# Sea Bass Ceviche



## OldBay (May 15, 2003)

We all did well on the MorningStar Saturday. I put 17 keeper sea bass in the cooler. The question is : What the heck do you do with 34 Sea Bass filets? I made ceviche with 8 of the filets yesterday afternoon for lunch. The flavor and texture of sea bass is perfect for cevice. The great thing about ceviche is that you can make it in so many different ways. Here is what I did Sunday:

I removed the small line of pin bones from the sea bass filets and diced the fish into ¼” dice and put them in a bowl.

To the fish add fine dice of the following:
Green Pepper
White Onion
Jalapeno
Tomato
Cilantro
And mix them all together.









Add sea salt, pepper, adobo, and the juice of 3-5 limes depending on the amount of juice in each and mix again.

Dice an avocado and add that to the bowl and mix. I do this last so the avocado doesn’t get smooshed.
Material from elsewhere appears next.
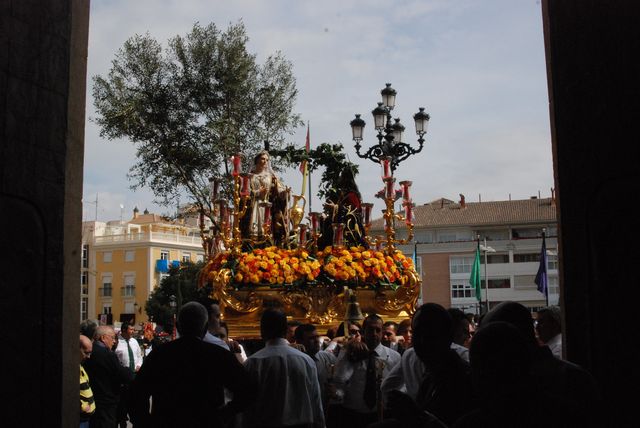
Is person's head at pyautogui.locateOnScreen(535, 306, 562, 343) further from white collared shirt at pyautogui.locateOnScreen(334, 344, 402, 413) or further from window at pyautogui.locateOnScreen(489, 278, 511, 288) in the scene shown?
window at pyautogui.locateOnScreen(489, 278, 511, 288)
Once everything is seasoned and coated with lime juice I just refrigerate for 2 hours stirring well after 1 hour.

Serve with a big lump of Wasabi and some tortilla chips. It was delicious!


----------



## akhan (Mar 17, 2011)

Well done sir - Can never go wrong with a good ceviche!


----------



## RuddeDogg (Mar 20, 2004)

akhan said:


> Well done sir - Can never go wrong with a good ceviche!


Indeed. That looks great!!!!


----------